**Document text:**
Situated in Shanghai’s Qingpu suburb about an hour out of town by bus, Zhujiajiao is the place to try Shanghai rural specialties not found in the city. But like with any water town, you have to sift out the good stuff from the tourist fodder. So forgo the street eats. Sacrilege, I know, but most are Zhujiajiao specialties repackaged for tourists with shoddier ingredients, and oodles of cheap oil and sugar. Skip the “legendary” pig’s feet too. You can find comparable trotters in the more accessible Qibao Old Town or on many Shanghai food streets. And while Zhujiajiao’s zongzi are renowned throughout China, wait until the Dragon Boat Festival. We’re focusing on Zhujiajiao’s bounty of native, wild-caught, in-season delicacies – the locovore movement 1,700 years before tie-dye headbands, Birkenstocks, and pretentious prices. The place for these specialties is Sun Ji Restaurant, a former ancient riverside dwelling whose owner grow up in the countryside and knows the following dishes like the back of his wok-weathered hand.
Little fried river fish, (旁皮鱼, páng pí yú)
Fished from the surrounding rivers (which are sparkling compared to most China water sources), and fried while flopping, these tubby little guys have to rank among the best battered bites in China. On the street they’re sandy and shriveled, at Sun Ji they’re flaky, moist, crisp, and fat like a guppy with a beer gut. Not much bigger than Pepperidge Farm Goldfish they present the perfect bar snack. I even lugged a bag of them home to munch while watching basketball on TV. Don’t worry, the bones disappear after a few crunches so you can pop ’em whole. Price: 20RMB per jin.
River clams with Chinese chives, (韮菜蚬肉, jiǔ cài xiǎn ròu)

**Problems and tasks:**
• a. According to the Zhujiajiao food piece, why should visitors pass on the town's street eats?
• b. In the Zhujiajiao food piece, what does Sun Ji charge for the little fried river fish?
• c. Continue the Zhujiajiao food piece after its final heading.

A run of records
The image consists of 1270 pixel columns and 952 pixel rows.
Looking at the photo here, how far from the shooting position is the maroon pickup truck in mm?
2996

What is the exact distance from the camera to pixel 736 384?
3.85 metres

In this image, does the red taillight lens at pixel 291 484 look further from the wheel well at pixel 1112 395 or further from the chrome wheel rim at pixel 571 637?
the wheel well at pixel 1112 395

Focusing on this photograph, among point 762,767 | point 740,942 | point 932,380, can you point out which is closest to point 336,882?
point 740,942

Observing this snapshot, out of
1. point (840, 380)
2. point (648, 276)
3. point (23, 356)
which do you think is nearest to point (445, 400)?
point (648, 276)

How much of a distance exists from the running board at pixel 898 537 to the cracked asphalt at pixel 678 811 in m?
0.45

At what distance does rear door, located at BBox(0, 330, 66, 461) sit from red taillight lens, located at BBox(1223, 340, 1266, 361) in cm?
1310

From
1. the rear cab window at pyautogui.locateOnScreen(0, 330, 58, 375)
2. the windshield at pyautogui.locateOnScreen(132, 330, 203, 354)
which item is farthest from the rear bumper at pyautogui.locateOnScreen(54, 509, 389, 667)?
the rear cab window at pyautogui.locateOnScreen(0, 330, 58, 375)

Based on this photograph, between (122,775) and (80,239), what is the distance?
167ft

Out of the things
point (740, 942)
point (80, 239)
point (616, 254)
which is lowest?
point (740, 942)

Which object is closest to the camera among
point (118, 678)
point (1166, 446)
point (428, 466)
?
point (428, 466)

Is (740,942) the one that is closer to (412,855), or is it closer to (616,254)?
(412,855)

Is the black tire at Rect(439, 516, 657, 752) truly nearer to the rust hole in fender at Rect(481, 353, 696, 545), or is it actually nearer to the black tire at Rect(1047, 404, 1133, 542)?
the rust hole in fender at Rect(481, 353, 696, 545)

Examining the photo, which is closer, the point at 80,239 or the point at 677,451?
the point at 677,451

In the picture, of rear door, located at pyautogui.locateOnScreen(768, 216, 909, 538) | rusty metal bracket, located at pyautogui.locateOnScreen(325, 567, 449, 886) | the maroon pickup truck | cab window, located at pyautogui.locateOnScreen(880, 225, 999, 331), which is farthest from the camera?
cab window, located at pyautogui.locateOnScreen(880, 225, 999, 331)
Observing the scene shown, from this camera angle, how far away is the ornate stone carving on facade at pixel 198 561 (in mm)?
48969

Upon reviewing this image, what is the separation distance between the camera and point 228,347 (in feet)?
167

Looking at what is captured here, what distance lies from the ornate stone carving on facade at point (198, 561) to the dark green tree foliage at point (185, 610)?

**Responses per task:**
• a. Most of the street eats are Zhujiajiao specialties repackaged for tourists, made with shoddier ingredients and plenty of cheap oil and sugar.

• b. 20RMB per jin.

• c.
These bitty bivalves are like the big bang of clams; all the universe’s flavor crammed into a morsel the size of a pea (geoduck, eat your siphon out!) They’re so sumptuous and bursting with liquid that when stir-fried with chives they flood the veg with briny broth richer than chicken stock but not filling in the least. Ladle the liquid, clams, and chives onto your rice and chow down. Price: 18RMB.
Little river snails (青壳螺蛳, qīng ké luó si)
Not those golf-ball sized ones, but the tiny ones with the periwinkle shells. While you can find hordes of these clustered in tanks outside Shanghai restaurants, Zhujiajiao’s are the tenderest around due to the relative cleanliness of the water. To extract the meat from its calcified little yurt, cover one hole and suck on the other (now now) so the curlicue of meat springs out in one piece. Novices might need to enlist the aid of a toothpick. Little river snail season is waning fast so get them while you can. By mid April they start carrying more gritty white eggs than meat. Price: 10RMB.
Toads (虾蟆, há ma)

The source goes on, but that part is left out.